Not only does Jools Holland take to the stage often, he’s also the patron in charge of curating the music – and anyone who watches his annual hootenanny will know that his taste is impeccable.
Head here for a mix of big names and rising talent blessing your ears whilst you scoff modern British cuisine.
Tickets: You’ll need to reserve a spot in advance – be quick as shows sell out fast.
Vortex Jazz Club
Dalston boasts another jazz gem: Vortex Jazz Club. It might be slightly more famous than Dalston Jazz Bar, but the 100-seat club still manages to maintain a fairly intimate atmosphere.
The line up at Vortex Jazz Club changes often, but ranges from classical jazz trios to improvised scat and big band swing. In other words, there’s something for everyone to enjoy.
The Downstairs Bar at Vortex is far more chilled than the main club – stop by during the day for a casual coffee or tuck in to some of the delicious Thai food on offer.
Tickets: Book tickets in advance here.
Brilliant Corners is typically Japanese: cut-back interior design that’s as sleek as it is minimal, a strong range of drinks – many that take inspiration from Japanese ingredients, and a killer menu of izakaya to nibble on as you soak in the vibes.
The groovy little bar lays on music of all kinds, generally in the form of DJ sets by DJs that have strong leanings toward the neo-jazz/contemporary jazz scene.
It’s not exactly the spot you want to go to for classic, live jazz shows.

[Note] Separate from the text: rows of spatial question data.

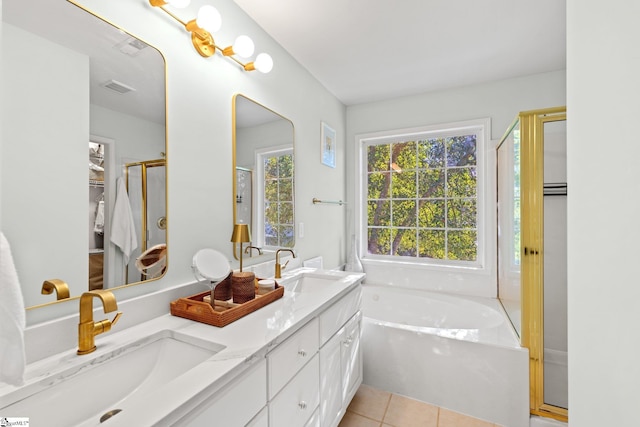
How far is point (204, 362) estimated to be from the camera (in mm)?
777

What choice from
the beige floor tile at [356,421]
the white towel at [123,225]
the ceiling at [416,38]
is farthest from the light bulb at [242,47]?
the beige floor tile at [356,421]

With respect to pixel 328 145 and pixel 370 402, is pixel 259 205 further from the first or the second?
pixel 370 402

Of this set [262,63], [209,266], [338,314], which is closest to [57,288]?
[209,266]

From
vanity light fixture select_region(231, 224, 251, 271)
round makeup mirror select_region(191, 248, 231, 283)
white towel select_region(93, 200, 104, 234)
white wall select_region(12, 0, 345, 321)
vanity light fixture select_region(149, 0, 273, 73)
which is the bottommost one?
round makeup mirror select_region(191, 248, 231, 283)

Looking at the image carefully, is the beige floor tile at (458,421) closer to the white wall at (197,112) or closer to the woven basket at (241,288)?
the woven basket at (241,288)

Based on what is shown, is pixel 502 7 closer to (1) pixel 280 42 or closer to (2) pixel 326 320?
(1) pixel 280 42

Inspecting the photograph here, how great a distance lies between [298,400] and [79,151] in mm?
1171

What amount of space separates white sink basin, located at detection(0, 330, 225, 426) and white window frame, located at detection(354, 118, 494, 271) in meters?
2.22

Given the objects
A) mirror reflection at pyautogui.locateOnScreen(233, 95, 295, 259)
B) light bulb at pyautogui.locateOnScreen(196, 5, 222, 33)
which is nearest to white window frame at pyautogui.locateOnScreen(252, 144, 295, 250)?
mirror reflection at pyautogui.locateOnScreen(233, 95, 295, 259)

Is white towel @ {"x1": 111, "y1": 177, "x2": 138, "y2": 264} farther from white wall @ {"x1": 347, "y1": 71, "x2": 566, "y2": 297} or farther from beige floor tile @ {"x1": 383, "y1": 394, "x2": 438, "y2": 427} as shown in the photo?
white wall @ {"x1": 347, "y1": 71, "x2": 566, "y2": 297}

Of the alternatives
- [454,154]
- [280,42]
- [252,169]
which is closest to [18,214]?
[252,169]

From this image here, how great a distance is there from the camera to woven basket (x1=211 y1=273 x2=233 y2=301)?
122cm

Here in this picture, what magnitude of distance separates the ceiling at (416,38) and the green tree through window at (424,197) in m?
0.61
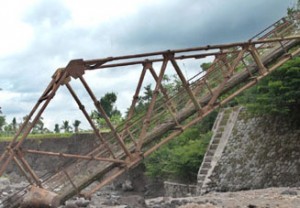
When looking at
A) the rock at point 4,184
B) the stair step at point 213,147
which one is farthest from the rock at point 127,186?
the stair step at point 213,147

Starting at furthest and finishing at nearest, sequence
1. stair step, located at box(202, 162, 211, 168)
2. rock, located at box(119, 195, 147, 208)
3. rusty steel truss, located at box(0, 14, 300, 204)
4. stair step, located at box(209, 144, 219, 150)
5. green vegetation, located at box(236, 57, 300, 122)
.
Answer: stair step, located at box(209, 144, 219, 150) < stair step, located at box(202, 162, 211, 168) < green vegetation, located at box(236, 57, 300, 122) < rock, located at box(119, 195, 147, 208) < rusty steel truss, located at box(0, 14, 300, 204)

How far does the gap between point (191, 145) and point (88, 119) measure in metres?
17.3

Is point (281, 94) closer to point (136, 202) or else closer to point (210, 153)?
point (210, 153)

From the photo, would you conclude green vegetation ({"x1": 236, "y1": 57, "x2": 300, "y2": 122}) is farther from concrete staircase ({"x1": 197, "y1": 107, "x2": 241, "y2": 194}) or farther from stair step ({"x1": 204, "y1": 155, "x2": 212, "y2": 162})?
stair step ({"x1": 204, "y1": 155, "x2": 212, "y2": 162})

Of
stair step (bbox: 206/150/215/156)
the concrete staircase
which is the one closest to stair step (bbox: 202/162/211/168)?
the concrete staircase

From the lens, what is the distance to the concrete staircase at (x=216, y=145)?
74.7 ft

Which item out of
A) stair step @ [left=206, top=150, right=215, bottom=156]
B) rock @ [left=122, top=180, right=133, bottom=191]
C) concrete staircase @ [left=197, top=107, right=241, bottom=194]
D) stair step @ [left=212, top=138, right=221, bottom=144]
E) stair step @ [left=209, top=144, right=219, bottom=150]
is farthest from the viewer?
rock @ [left=122, top=180, right=133, bottom=191]

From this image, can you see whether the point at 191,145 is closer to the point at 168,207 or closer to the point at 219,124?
the point at 219,124

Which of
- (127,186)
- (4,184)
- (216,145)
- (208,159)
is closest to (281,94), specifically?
(216,145)

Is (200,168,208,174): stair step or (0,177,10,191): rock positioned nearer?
(200,168,208,174): stair step

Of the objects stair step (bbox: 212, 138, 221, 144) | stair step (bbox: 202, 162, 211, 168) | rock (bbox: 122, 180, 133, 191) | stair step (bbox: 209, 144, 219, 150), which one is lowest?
rock (bbox: 122, 180, 133, 191)

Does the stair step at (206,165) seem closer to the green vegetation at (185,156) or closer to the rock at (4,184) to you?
the green vegetation at (185,156)

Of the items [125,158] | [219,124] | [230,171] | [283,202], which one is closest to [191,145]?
[219,124]

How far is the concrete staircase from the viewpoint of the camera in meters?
22.8
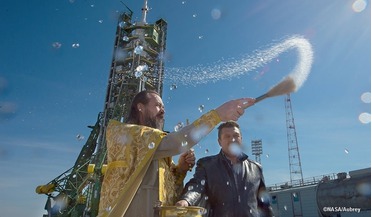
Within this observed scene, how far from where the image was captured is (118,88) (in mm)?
45469

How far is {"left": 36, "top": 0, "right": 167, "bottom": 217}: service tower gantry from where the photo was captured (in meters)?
31.5

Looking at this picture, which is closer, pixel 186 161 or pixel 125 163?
pixel 125 163

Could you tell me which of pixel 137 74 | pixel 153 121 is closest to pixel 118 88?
pixel 137 74

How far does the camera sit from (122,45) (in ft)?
170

But if you want something new, fun and on the cutting edge of contemporary, Brilliant Corners will do you well.
Ruby’s Bar and Lounge
Ruby’s Bar and Lounge has been a hotspot on our Dalston nights out since, well, longer than we can actually remember (in part due to the fact we often get a bit wild in there).
They do great live jazz shows every night in their cocktail bar. The vibe can swing from mellow and moody to totally popping depending on the night, then things usually slide on through to their main room where they have DJs at the weekends and select weeknights.
There’s not heaps of space for seating so you might end up bopping on your feet for a bit. You can always call ahead (actually you should probably call ahead) if you want to lock in a table for the show.
The Palm Tree
This fantastic pub out in east London is a fav watering hole of ours, and that’s without the great jazz sessions that they put on over the weekends.
The vibe inside is a nice mix of bohemian salvaged-looking furniture and faded Victorian grandeur and is a lovely place for a quiet pint any night of the week. Turn up on a Friday or Saturday though, and the place is far from quiet.
On those nights the owners invite a group of local jazz musicians over to reel off a bunch of classics from the cannon of the Great American Songbook – it’s especially nice as you’ll probably recognise a lot of the tunes even if you’re more of a pubgoer than a hardened jazz fan.
Practical Tips for Seeing Live Jazz in London
- The easiest way to see live jazz in London is by attending the largest festival dedicated to the genre in the UK: EFG London Jazz Festival. The festival takes place in November and sees the likes of the Southbank Centre and Cadogan Hall hosting shows from well-known and undiscovered jazz artists over a couple of weeks.
- Ronnie Scott’s is the most famous and the best (although Dalston Jazz Bar is a close second) – if you’ve only got time to visit one jazz club, make it this one.